Okuma metni:
╭──

BASİT BİR MATEMATİK PROBLEMİ...
27 Mart 2017 09:00:18
On kişinin yaşadığı, başlangıçta her gün bir ekmek giren bir ev düşünün... Bu aileye her sene yeni bir fert katıldığına, haneye giren ekmek sayısı da her yıl bir tane azaldığına göre, ne zaman yaşamak için yeterli olan yarım ekmekten azına ihtiyaç duyulur?
Siz bunun üzerinde düşünürken, bunun sadece basit bir matematik problemi olup olmadığına ilişkin biraz daha yorum yapalım. Problemi çeşitlendirelim.
Yerkürenin yüzde yetmişi sularla kaplı olmasına karşın, bunun %2.53'ü tatlı su niteliğinde olup, tatlı suların yaklaşık %70'i de buzul formundadır. Dünya nüfusunun yarısına yakını yeterli ve kaliteli içme suyuna ulaşmakta sıkıntı yaşıyor ve 8 milyarlık bu nüfus, her yirmi yılda bir milyar daha artıyor.

╰──

Yapılacak alıştırmalar:
1. Basit matematik problemi üzerine olan metni baştan sona hiçbir şeyini değiştirmeden tekrar yaz.
2. Kayıtlarda "How far is the" ifadesinin geçtiği satırdan kayıtların sonuna kadar her şeyi, "hydrangea leaf" yerine "fern leaf" koyarak güncelle. Geri kalan her şey aynen kalsın.

(Uzamsal akıl yürütme veri setinden satırlar)
╭──

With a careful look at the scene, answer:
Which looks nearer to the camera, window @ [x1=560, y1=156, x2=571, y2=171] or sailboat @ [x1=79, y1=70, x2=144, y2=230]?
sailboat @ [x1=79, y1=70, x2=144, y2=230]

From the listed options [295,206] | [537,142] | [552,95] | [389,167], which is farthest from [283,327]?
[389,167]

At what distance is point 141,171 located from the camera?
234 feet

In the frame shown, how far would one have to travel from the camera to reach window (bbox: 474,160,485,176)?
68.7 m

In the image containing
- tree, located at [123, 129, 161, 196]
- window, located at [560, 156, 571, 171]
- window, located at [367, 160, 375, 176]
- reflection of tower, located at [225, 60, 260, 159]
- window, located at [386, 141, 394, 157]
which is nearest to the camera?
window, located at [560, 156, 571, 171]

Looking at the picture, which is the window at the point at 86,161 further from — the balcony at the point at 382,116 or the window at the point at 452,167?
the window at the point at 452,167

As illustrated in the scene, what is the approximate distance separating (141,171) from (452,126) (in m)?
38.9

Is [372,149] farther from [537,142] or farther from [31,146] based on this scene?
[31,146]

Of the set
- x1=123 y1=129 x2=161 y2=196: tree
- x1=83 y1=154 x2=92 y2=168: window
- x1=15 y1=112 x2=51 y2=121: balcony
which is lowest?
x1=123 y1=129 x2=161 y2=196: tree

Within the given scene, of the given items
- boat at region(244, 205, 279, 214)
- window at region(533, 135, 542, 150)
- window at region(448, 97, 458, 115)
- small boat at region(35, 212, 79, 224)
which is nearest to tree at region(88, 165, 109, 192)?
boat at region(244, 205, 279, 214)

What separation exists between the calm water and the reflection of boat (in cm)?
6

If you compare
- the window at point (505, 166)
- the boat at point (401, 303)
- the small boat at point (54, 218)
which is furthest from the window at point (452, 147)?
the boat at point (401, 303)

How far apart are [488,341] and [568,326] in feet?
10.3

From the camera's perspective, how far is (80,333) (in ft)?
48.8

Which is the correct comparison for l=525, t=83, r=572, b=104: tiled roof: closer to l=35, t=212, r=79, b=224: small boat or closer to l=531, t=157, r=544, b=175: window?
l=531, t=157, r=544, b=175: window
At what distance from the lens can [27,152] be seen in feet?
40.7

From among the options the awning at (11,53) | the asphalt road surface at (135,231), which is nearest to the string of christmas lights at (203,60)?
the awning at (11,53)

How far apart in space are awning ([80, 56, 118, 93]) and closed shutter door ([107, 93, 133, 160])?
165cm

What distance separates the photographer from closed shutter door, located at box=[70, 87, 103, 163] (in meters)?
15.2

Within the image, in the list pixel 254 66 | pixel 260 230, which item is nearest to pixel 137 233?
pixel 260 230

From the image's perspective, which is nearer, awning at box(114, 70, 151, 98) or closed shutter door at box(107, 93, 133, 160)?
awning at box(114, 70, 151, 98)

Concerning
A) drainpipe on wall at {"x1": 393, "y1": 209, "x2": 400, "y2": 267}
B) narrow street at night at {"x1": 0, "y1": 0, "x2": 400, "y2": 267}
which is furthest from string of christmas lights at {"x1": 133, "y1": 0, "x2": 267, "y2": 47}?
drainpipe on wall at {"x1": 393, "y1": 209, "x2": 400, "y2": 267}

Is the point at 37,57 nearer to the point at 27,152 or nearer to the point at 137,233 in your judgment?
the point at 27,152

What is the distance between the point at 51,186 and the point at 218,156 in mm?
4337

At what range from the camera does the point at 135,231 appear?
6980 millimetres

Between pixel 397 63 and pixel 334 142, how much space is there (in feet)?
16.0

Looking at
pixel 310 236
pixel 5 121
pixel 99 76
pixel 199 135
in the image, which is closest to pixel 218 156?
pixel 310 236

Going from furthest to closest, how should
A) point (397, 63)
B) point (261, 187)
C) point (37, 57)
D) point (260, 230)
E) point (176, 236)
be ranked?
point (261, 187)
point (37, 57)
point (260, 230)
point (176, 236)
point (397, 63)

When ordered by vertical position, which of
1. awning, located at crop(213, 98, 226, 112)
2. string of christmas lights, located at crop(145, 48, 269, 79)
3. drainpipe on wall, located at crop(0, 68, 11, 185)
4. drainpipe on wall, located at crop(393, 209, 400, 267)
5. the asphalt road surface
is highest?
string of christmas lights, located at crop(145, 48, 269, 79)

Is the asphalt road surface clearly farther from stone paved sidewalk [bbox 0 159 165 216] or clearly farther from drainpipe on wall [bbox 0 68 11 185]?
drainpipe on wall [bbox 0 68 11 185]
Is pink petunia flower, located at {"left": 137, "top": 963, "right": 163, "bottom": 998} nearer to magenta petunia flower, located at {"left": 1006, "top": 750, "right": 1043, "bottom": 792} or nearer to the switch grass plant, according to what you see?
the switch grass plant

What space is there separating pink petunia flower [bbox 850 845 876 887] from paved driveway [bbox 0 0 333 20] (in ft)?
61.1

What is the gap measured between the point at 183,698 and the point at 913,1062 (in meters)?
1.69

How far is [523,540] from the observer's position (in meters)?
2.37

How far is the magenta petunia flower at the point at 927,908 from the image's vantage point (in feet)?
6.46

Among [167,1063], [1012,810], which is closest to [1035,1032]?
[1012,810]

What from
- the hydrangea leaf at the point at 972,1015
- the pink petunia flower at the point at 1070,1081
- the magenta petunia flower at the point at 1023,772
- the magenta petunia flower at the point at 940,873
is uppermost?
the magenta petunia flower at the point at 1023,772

╰──

Çözülmüş problemler:
1.
BASİT BİR MATEMATİK PROBLEMİ...
27 Mart 2017 09:00:18
On kişinin yaşadığı, başlangıçta her gün bir ekmek giren bir ev düşünün... Bu aileye her sene yeni bir fert katıldığına, haneye giren ekmek sayısı da her yıl bir tane azaldığına göre, ne zaman yaşamak için yeterli olan yarım ekmekten azına ihtiyaç duyulur?
Siz bunun üzerinde düşünürken, bunun sadece basit bir matematik problemi olup olmadığına ilişkin biraz daha yorum yapalım. Problemi çeşitlendirelim.
Yerkürenin yüzde yetmişi sularla kaplı olmasına karşın, bunun %2.53'ü tatlı su niteliğinde olup, tatlı suların yaklaşık %70'i de buzul formundadır. Dünya nüfusunun yarısına yakını yeterli ve kaliteli içme suyuna ulaşmakta sıkıntı yaşıyor ve 8 milyarlık bu nüfus, her yirmi yılda bir milyar daha artıyor.

2.
How far is the magenta petunia flower at the point at 927,908 from the image's vantage point (in feet)?
6.46

Among [167,1063], [1012,810], which is closest to [1035,1032]?
[1012,810]

What from
- the fern leaf at the point at 972,1015
- the pink petunia flower at the point at 1070,1081
- the magenta petunia flower at the point at 1023,772
- the magenta petunia flower at the point at 940,873
is uppermost?
the magenta petunia flower at the point at 1023,772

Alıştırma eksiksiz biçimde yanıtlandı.